§ **TEXTO DO DOCUMENTO**
.....

A apelante suscitou nas suas alegações a questão da ilegalidade da alteração da causa de pedir, nomeadamente porque, terminados os articulados, a recorrida veio alegar que, após a devolução da escultura, devolveu a quantia pecuniária ao seu cliente e juntou aos autos a referida nota de crédito emitida em 02.02.2023 no valor de € 12.360,00 bem como o comprovativo da transferência desse montante a favor do comprador BB. Trata-se, no entender da recorrente, de factos novos que consubstanciam uma alteração da causa de pedir - cfr. conclusões 7 a 9.
Não se acompanha a argumentação da apelante quanto a esta questão, pela simples razão de que a autora não requereu a alteração da causa de pedir. O que sucedeu foi que, como relatado supra em 1.4., a autora veio aos autos e, a pretexto da apresentação de documentos, disse que: “de forma a tornar evidente que a Autora após a devolução da escultura, “La Fusée Lunaire”, devolveu a quantia pecuniária ao seu cliente, e aproveitando para melhor ilustrar os danos sofridos pela escultura bem como pela caixa que a acondicionava, requerer-se, mui respeitosamente, nos termos do disposto no artigo 423 n.º 3 do CPC a junção aos presentes autos dos seguintes documentos (…)”.

.....

§ **INSTRUÇÃO DE TRABALHO**
Por favor, transcreva sem alterações, do texto sobre a alteração da causa de pedir, tudo o que vai desde "A apelante suscitou" até "conclusões 7 a 9.".

§ **DADOS EXTRAÍDOS**

.....

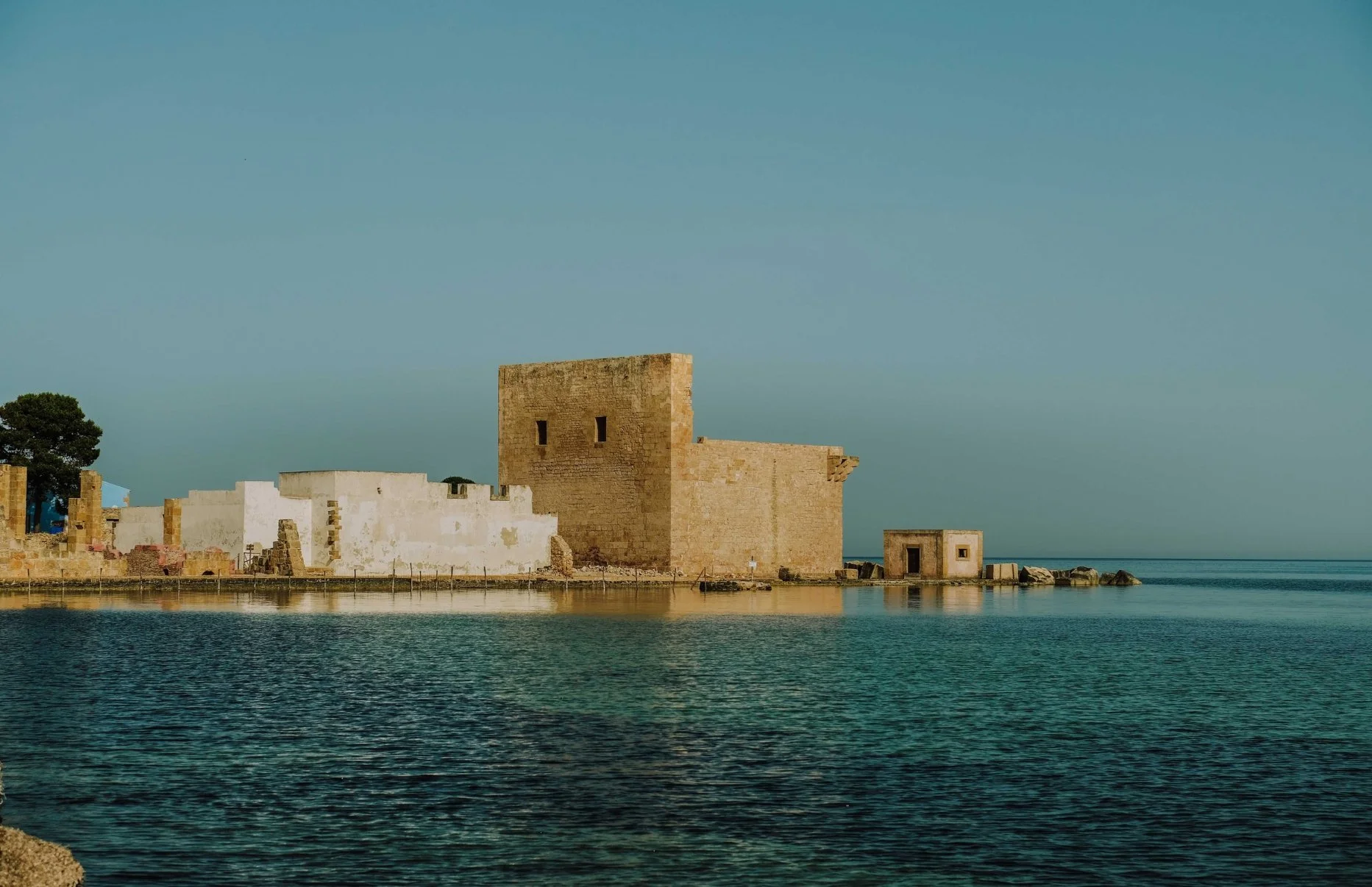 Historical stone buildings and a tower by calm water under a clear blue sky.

.....

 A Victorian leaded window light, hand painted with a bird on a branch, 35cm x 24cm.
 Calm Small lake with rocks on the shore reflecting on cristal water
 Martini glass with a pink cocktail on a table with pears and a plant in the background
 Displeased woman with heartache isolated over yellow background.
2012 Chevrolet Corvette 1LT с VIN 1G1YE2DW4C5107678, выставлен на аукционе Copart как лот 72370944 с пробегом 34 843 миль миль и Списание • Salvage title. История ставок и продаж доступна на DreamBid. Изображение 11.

.....

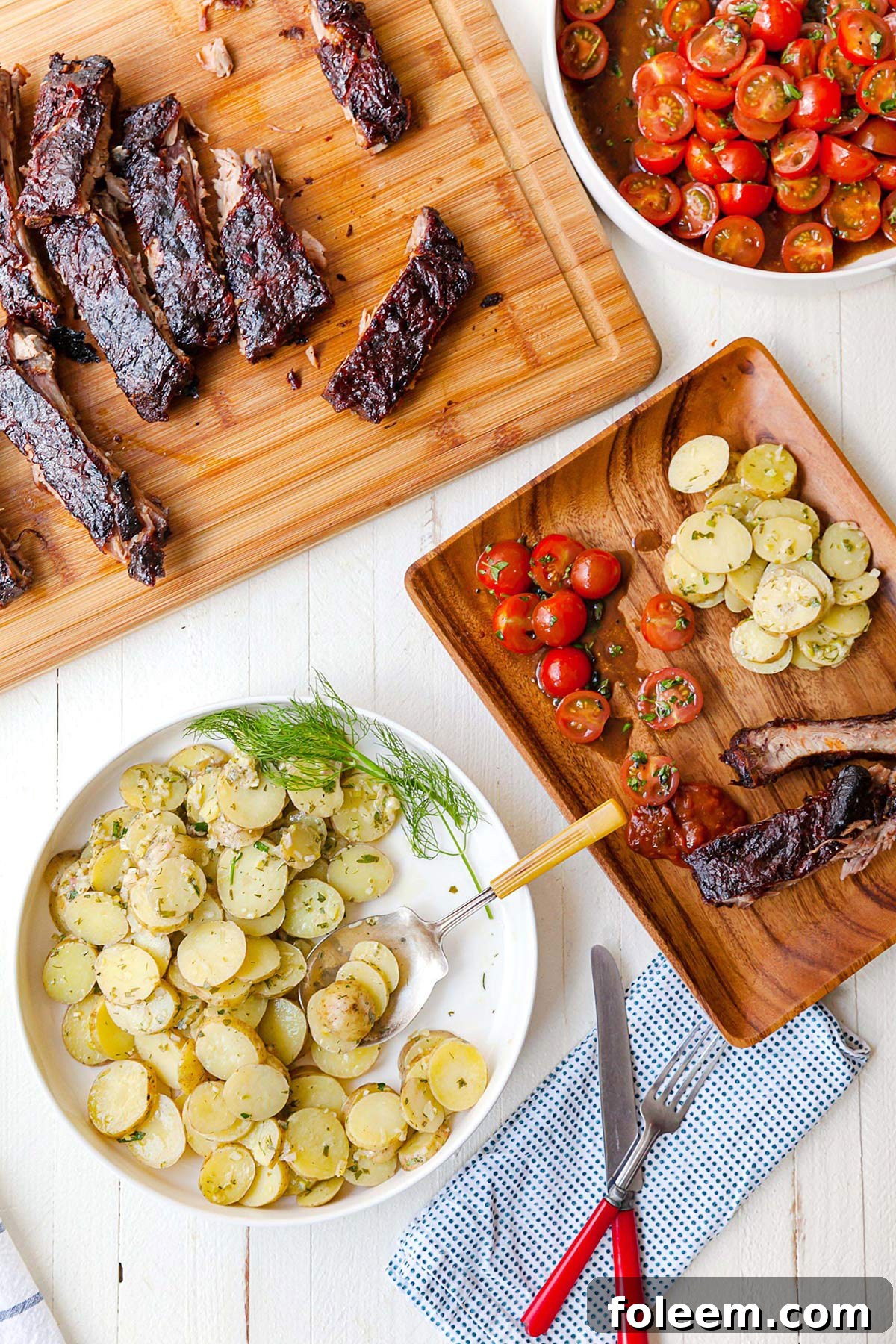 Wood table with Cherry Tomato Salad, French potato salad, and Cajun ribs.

.....

§ **RESPOSTA ESCRITA**
A apelante suscitou nas suas alegações a questão da ilegalidade da alteração da causa de pedir, nomeadamente porque, terminados os articulados, a recorrida veio alegar que, após a devolução da escultura, devolveu a quantia pecuniária ao seu cliente e juntou aos autos a referida nota de crédito emitida em 02.02.2023 no valor de € 12.360,00 bem como o comprovativo da transferência desse montante a favor do comprador BB. Trata-se, no entender da recorrente, de factos novos que consubstanciam uma alteração da causa de pedir - cfr. conclusões 7 a 9.